> **TEXTE D'ÉTUDE**
==*==

Côté autonomie, la Tesla est dans une classe à part parmi les voitures électriques : près de 400 km. Sylvain Juteau, très impliqué dans la promotion de l’électrique au Québec (et présent à la conférence de presse), a déjà réalisé un trajet Montréal-Floride tout électrique d’une distance de 2 750 km en quelques 30 heures en profitant de la série de bornes de recharge Tesla installées un peu partout aux États-Unis. Leur nombre devrait d’ailleurs croître rapidement l’an prochain. Détail intéressant : la recharge est gratuite pour les conducteurs de la marque.
De manière générale, l’autonomie des véhicules purement électriques est beaucoup plus limitée et varie d’une marque à l’autre. Pour les voitures électriques abordables (tout de même des milliers de dollars plus chères que leurs consœurs à essence), les distances que permet de franchir une pleine charge varient entre 60 et 150 km — un chiffre très dépendant de la saison. En hiver, on coupe de moitié la portée en raison du chauffage et de la moindre performance des batteries.

==*==

> **CONSIGNE**
Reformulez sous forme de liste le paragraphe du texte sur l'autonomie des voitures électriques qui commence par « De manière générale ». Conservez ses faits essentiels.

> **DONNÉES FOURNIES**
==*==

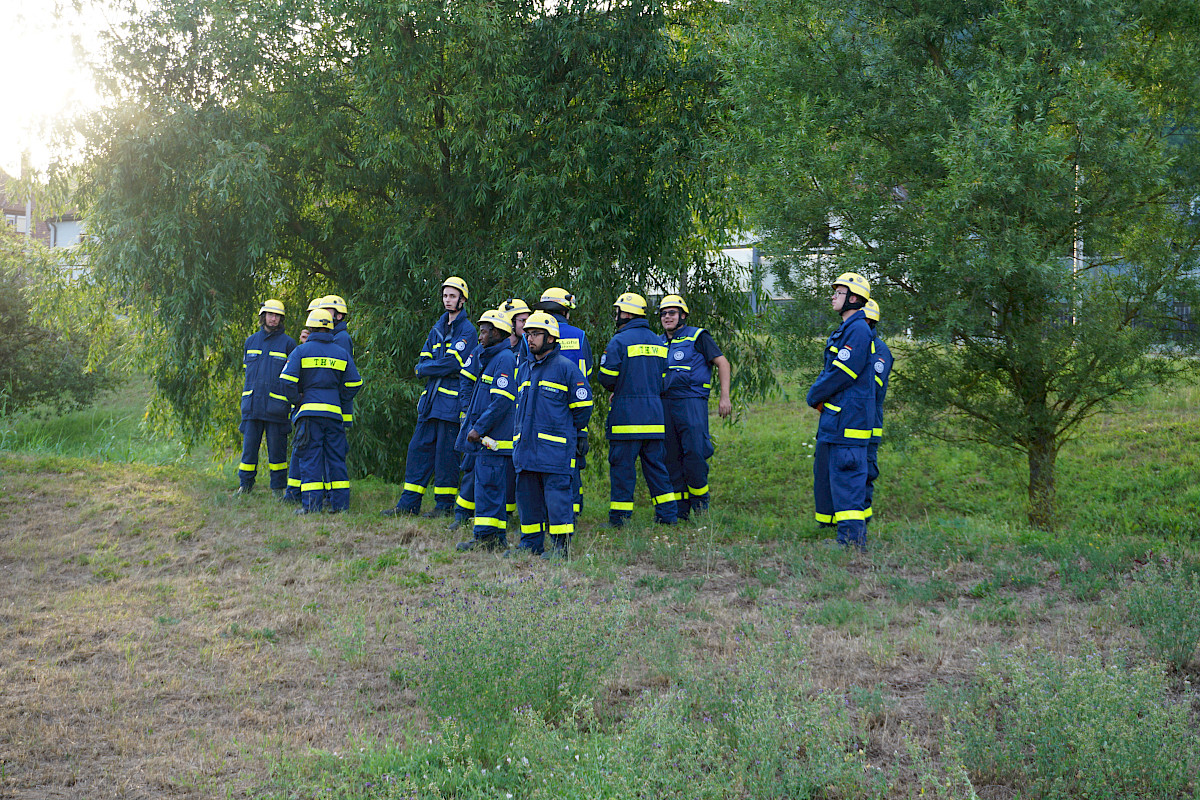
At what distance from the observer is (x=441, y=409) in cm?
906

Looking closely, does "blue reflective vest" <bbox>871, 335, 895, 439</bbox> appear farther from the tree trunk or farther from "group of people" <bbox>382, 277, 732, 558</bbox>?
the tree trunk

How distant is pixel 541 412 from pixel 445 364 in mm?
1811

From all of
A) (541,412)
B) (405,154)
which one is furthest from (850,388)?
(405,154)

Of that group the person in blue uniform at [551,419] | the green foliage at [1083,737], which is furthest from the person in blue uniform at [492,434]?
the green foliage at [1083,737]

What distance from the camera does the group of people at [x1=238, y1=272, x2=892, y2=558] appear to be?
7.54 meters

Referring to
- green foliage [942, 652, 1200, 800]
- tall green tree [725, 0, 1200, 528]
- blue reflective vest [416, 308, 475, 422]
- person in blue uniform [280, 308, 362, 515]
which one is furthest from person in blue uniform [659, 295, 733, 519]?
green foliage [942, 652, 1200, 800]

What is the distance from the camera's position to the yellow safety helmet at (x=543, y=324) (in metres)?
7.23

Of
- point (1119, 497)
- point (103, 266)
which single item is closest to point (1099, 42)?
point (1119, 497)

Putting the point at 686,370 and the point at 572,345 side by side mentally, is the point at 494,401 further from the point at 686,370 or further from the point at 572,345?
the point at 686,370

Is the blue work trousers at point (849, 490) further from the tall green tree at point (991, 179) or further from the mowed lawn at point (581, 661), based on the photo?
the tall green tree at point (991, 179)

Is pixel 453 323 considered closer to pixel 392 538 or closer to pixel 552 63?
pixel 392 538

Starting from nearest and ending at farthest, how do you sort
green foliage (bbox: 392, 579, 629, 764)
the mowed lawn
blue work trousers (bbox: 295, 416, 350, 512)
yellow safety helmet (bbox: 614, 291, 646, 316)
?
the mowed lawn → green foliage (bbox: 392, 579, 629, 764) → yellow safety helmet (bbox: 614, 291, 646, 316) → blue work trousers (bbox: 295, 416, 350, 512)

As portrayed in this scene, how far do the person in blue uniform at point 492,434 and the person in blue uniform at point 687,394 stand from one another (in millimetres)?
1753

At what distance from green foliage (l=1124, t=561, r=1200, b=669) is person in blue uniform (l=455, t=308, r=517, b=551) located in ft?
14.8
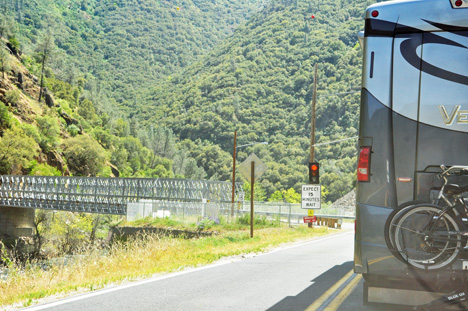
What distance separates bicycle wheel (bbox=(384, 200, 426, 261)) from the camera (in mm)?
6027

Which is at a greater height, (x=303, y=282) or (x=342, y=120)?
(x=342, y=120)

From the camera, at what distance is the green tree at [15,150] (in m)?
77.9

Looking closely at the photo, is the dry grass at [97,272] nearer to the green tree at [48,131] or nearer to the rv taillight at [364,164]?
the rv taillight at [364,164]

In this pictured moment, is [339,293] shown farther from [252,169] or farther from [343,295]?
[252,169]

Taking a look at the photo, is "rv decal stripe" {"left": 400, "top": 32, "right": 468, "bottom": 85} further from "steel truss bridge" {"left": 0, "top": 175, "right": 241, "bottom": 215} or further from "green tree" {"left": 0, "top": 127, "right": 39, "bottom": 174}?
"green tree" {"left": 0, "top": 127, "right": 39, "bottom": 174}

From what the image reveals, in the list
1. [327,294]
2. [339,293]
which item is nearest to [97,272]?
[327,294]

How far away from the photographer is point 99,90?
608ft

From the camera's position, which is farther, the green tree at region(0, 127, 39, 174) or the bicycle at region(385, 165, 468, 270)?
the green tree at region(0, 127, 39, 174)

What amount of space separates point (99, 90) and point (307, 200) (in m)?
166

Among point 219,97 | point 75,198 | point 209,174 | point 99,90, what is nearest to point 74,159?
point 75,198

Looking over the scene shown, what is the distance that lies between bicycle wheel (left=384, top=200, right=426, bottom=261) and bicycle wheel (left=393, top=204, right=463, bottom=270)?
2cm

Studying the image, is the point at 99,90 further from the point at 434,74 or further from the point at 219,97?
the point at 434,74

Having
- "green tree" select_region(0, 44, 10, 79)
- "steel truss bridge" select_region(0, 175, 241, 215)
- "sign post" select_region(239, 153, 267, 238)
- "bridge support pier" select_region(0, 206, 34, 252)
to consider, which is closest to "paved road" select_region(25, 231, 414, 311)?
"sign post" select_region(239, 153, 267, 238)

==*==

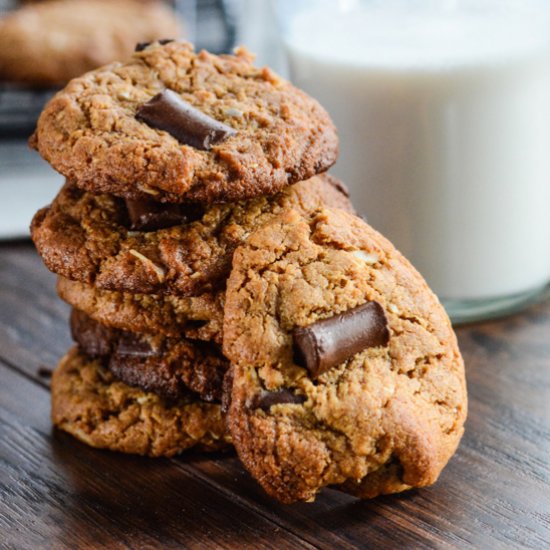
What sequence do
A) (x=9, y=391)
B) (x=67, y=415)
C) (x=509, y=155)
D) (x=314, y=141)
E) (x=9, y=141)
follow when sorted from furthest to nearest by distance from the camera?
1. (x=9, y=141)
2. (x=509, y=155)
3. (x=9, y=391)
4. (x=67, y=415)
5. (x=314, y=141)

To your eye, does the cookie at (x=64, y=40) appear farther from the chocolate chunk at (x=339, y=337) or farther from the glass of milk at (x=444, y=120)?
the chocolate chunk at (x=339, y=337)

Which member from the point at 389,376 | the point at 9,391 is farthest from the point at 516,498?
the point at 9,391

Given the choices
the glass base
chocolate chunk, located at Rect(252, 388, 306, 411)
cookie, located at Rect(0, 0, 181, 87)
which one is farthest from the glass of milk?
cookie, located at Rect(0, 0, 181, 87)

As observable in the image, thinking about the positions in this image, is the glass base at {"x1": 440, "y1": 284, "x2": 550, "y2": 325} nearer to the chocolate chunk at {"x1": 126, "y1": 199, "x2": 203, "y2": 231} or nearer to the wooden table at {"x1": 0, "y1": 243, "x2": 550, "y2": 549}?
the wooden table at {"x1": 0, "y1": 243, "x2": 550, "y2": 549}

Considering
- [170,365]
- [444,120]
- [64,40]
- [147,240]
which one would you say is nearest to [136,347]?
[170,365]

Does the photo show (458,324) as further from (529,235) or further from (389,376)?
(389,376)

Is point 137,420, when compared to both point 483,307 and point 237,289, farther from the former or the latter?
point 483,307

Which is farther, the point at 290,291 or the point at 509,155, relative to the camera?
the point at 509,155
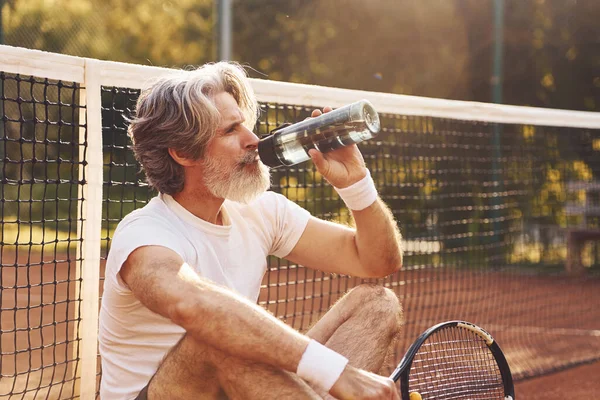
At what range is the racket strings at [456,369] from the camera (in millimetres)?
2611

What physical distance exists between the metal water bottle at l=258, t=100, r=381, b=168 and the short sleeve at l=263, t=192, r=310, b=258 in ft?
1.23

==*==

> **CORRIGÉ**
- L'autonomie des véhicules purement électriques est en général beaucoup plus limitée et varie d'une marque à l'autre.
- Les voitures électriques abordables coûtent tout de même des milliers de dollars de plus que les modèles à essence. Avec une pleine charge, elles parcourent entre 60 et 150 km.
- Cette distance dépend beaucoup de la saison. En hiver, elle est réduite de moitié à cause du chauffage et de la moindre performance des batteries.